## What the task requires
Could you repeat, word for word, the part of the book review running from "This book is" up to and including "realism and fable."?

## Passage provided
......
The Vanishing of Katharina Linden is part fairy-tale, part coming-of-age story, part mystery, and each component is captivating. I kicked the habit of biting my nails decades ago, but I found myself nibbling ever so slightly as the events unfolded to their conclusion. Though the story takes place in 1998, there is a timeless atmosphere that makes the disappearance of girls from a tiny German village all the more creepy. One could almost sense the gingerbread house witch lurking just outside the narrative. Pia, the daughter of a German man and his English wife, is eleven as the story begins, a social outcast because of her status as "the girl whose grandmother exploded," which is well-known through the village of Bad Munstereifel. Her best friend by default is StinkStefan, the only child who doesn't inch away from her as though spontaneous combustion were contagious, and the two spend time with the elderly Herr Schiller, who tells the most delightfully creepy tales and knows everything about the town's history. After Katharina Linden disappears during Karneval, the town is ready to lynch Herr Duster, Herr Schiller's brother, who had been suspected in disappearances of girls many years before. Pia and StinkStefan begin to investigate Herr Schiller and the disappearances (Katharina is only the first). The town busybody Frau Kessel is more than happy to fill them in on past scandals. Herr Schiller's fantastic tales wind together with the grim reality of a kidnapper on the loose in a tiny village. The reader is taken on a journey gradually deeper and darker and more tangled, like Hansel and Gretel walking into the woods.
In the midst of the fables and unfolding mystery as the disappearances mount, Pia is undertaking far more pedestrian struggles. Her mother, long yearning for England, sees the disappearances as a good excuse to remove Pia from the only home she has ever known. A miserable visit with the cousins who mock her English interrupts her investigation with StinkStefan, of whom she becomes rather fond by necessity.
This book is like nothing else I've ever read. It was one of those rare stories that doesn't leave your thoughts when you've set the book aside. The atmosphere, the storytelling, the rich characters came together into a meeting of realism and fable.
Source disclosure: I received an advance proof of this book from the publisher through LibraryThing's Early Reviewer Program.
......
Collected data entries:
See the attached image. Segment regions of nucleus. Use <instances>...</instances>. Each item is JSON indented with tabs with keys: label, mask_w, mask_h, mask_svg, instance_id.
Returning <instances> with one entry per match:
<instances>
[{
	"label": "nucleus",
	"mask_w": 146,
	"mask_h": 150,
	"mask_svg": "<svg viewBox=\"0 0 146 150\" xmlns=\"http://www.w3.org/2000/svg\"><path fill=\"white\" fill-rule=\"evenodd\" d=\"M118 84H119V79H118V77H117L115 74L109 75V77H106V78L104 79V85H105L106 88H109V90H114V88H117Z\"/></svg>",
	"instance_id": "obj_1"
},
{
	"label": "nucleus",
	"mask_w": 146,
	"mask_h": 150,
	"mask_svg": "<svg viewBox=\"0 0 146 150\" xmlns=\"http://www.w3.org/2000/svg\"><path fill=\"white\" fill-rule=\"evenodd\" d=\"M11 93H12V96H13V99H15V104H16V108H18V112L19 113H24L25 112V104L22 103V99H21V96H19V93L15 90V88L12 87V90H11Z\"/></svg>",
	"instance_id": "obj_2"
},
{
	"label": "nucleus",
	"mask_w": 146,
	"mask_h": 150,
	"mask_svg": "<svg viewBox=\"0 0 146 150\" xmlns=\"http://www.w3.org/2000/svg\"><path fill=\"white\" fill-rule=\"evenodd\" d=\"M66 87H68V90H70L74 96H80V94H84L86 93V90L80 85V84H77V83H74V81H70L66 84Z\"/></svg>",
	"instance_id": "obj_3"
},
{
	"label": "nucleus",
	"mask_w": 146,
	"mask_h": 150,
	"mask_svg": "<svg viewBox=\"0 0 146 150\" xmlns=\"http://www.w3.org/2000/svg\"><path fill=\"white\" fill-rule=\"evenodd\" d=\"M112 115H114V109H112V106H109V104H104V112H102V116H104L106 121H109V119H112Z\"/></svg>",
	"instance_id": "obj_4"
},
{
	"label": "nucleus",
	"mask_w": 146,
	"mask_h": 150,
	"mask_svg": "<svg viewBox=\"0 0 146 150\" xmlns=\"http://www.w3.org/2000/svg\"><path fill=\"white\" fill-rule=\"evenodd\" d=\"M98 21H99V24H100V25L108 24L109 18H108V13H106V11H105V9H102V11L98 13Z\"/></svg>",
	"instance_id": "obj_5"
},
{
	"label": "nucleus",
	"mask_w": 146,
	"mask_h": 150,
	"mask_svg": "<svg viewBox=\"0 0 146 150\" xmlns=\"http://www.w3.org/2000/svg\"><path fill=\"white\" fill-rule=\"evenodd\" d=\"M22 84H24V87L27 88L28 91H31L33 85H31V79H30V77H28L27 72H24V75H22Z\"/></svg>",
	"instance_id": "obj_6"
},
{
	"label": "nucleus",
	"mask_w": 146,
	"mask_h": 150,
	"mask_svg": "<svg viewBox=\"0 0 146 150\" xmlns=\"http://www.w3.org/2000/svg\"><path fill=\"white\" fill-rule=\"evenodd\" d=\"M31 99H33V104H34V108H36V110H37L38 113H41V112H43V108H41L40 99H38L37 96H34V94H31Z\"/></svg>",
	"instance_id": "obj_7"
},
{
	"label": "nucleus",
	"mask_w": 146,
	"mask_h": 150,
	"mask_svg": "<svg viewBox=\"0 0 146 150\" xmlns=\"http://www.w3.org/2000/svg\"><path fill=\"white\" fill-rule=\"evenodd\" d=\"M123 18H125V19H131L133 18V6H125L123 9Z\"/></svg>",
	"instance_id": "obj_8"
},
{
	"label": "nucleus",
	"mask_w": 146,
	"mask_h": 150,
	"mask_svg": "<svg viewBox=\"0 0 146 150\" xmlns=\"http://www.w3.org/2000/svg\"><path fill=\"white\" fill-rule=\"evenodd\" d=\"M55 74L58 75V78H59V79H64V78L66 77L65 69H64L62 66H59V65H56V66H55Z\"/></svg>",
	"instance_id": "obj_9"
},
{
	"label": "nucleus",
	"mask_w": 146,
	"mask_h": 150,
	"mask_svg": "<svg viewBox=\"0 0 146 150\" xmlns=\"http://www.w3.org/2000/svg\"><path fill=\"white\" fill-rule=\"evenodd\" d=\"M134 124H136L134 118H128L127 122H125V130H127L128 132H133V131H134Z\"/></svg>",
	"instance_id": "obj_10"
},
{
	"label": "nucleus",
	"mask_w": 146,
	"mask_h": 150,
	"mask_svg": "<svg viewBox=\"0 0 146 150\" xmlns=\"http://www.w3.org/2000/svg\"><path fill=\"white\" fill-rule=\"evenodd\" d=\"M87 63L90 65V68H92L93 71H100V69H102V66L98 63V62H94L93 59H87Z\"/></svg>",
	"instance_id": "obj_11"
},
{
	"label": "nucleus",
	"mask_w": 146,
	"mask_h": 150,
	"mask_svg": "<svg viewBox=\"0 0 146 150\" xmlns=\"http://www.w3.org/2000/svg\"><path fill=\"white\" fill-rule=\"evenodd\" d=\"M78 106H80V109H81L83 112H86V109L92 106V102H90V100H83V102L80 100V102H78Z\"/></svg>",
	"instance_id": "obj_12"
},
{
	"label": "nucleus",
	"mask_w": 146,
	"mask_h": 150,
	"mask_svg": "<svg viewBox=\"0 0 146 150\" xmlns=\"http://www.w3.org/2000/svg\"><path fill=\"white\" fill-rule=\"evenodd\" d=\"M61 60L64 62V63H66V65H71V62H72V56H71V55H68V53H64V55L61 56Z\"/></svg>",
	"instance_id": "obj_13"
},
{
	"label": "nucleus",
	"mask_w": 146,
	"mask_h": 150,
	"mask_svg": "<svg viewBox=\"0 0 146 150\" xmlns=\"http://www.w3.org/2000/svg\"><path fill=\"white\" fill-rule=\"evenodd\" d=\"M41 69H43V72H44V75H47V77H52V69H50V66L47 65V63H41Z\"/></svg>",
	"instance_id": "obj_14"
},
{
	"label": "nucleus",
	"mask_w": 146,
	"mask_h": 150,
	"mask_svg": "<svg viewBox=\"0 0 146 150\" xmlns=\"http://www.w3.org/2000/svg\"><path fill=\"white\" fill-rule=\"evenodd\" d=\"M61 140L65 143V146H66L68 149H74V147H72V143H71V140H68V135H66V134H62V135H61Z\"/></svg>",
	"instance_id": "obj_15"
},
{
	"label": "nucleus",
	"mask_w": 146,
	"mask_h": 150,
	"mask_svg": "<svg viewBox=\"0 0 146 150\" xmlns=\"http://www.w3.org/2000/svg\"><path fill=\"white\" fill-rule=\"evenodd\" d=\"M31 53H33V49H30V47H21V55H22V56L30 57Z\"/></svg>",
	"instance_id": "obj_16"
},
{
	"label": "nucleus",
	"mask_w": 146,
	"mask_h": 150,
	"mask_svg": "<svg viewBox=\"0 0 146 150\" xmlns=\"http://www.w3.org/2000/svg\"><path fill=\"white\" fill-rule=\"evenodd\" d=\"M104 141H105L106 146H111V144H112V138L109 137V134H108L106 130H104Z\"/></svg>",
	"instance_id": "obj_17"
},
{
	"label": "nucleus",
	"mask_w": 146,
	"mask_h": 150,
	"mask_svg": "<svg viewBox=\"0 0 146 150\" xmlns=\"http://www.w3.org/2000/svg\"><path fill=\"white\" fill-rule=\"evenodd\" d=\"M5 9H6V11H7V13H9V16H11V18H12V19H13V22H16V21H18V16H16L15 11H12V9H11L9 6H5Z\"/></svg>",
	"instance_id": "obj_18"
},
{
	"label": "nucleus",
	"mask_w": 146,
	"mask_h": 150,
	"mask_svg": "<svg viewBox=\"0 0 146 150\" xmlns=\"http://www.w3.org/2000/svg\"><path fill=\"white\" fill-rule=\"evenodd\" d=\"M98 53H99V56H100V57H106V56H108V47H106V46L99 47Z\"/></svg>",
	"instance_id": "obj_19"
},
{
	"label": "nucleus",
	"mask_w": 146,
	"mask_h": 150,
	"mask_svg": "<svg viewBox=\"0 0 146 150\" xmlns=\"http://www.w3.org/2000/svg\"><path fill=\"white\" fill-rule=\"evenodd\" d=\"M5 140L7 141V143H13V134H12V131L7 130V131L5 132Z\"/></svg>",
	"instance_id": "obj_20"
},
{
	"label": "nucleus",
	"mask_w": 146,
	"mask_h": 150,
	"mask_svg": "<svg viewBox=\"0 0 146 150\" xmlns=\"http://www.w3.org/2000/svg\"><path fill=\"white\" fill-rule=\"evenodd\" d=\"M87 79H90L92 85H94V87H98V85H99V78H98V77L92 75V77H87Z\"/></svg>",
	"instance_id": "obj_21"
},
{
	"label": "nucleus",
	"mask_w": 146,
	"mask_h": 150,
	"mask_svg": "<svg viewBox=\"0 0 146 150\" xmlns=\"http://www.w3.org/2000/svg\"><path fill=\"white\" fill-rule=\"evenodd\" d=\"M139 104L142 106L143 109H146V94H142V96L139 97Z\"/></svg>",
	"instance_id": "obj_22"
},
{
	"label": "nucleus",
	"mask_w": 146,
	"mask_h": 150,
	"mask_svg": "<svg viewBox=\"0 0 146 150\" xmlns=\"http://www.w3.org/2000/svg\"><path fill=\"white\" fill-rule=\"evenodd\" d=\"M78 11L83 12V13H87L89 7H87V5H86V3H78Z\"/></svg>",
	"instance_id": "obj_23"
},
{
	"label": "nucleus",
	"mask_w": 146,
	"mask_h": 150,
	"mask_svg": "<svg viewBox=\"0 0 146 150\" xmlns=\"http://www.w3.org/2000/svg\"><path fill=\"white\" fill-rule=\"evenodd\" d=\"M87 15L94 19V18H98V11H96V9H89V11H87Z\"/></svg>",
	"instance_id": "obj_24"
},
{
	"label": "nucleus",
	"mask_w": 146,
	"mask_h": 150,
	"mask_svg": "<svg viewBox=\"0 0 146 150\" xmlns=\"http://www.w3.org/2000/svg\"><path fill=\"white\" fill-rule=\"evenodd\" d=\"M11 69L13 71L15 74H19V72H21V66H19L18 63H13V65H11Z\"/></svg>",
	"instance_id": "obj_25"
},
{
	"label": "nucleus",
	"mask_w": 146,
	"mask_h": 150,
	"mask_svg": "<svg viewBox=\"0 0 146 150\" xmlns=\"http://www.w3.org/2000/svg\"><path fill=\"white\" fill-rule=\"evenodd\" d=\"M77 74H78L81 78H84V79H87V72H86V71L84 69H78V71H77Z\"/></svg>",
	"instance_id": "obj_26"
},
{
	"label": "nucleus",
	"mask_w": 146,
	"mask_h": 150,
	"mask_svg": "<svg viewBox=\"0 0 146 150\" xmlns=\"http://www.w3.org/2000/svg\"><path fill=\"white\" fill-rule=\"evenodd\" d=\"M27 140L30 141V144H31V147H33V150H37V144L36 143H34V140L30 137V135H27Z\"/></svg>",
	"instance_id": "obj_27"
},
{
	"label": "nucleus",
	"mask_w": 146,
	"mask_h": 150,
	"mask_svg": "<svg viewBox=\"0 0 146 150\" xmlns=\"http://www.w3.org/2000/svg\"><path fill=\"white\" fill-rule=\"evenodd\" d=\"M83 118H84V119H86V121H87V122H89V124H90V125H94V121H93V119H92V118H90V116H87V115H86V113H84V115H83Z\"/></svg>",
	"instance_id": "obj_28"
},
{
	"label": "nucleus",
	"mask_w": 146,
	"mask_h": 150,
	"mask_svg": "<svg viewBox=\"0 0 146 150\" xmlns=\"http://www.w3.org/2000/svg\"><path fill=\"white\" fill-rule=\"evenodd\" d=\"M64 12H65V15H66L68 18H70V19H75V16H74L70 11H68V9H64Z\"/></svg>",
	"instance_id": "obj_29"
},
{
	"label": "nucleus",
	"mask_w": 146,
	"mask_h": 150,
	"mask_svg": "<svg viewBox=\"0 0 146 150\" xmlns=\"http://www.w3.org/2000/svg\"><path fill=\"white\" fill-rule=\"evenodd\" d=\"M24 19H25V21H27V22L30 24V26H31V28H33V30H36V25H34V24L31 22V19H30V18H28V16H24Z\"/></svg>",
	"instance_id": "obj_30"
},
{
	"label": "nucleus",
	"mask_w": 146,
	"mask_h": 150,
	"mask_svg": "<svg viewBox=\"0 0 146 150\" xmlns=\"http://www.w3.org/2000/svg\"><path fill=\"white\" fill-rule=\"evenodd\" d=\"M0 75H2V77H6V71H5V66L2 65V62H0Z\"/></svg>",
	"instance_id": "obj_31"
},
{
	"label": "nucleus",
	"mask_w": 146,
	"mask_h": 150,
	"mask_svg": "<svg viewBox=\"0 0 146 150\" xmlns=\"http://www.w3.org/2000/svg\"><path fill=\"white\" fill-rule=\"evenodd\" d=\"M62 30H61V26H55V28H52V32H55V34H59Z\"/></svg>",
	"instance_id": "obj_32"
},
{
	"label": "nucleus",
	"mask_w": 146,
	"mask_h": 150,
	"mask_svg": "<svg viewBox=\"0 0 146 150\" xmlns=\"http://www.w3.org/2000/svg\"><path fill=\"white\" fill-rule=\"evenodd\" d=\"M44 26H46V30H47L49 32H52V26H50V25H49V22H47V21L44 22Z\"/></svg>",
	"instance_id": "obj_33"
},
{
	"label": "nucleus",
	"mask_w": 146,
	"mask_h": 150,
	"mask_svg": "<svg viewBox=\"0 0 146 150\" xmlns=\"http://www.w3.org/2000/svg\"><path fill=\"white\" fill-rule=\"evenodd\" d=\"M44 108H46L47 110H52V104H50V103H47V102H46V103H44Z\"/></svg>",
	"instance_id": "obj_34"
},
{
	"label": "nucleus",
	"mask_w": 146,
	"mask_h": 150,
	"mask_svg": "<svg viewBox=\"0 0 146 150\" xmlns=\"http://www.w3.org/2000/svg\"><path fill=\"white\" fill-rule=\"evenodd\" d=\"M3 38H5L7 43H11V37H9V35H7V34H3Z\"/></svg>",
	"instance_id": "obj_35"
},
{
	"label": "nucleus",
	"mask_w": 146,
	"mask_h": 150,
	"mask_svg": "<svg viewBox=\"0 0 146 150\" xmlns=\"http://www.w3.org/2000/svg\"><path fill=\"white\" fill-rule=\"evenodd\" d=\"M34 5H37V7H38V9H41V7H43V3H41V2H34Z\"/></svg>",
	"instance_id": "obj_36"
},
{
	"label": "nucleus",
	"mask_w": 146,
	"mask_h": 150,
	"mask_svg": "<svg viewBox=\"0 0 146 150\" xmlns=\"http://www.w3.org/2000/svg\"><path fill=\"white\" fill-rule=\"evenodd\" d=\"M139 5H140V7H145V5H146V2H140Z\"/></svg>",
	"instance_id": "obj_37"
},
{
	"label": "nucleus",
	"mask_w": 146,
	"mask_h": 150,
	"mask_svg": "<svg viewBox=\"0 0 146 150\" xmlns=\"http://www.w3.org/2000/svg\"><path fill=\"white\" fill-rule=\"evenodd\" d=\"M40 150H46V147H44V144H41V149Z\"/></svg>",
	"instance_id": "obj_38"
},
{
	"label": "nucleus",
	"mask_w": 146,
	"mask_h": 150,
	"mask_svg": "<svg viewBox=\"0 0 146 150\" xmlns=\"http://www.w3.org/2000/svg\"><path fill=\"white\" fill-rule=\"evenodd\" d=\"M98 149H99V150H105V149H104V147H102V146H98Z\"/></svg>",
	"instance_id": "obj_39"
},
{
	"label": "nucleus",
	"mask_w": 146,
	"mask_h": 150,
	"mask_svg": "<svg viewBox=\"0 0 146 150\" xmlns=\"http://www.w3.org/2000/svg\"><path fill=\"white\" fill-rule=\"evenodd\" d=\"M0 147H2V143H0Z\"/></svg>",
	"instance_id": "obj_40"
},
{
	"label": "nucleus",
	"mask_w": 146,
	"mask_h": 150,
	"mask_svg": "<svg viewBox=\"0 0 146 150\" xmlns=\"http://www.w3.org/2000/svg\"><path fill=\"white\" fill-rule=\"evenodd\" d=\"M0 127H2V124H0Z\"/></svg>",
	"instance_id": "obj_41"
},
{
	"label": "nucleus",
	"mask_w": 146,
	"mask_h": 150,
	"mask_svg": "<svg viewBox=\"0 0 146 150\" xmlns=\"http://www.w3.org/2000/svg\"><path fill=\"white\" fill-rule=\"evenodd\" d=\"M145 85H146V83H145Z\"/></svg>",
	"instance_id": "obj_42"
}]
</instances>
......
## Written answer
This book is like nothing else I've ever read. It was one of those rare stories that doesn't leave your thoughts when you've set the book aside. The atmosphere, the storytelling, the rich characters came together into a meeting of realism and fable.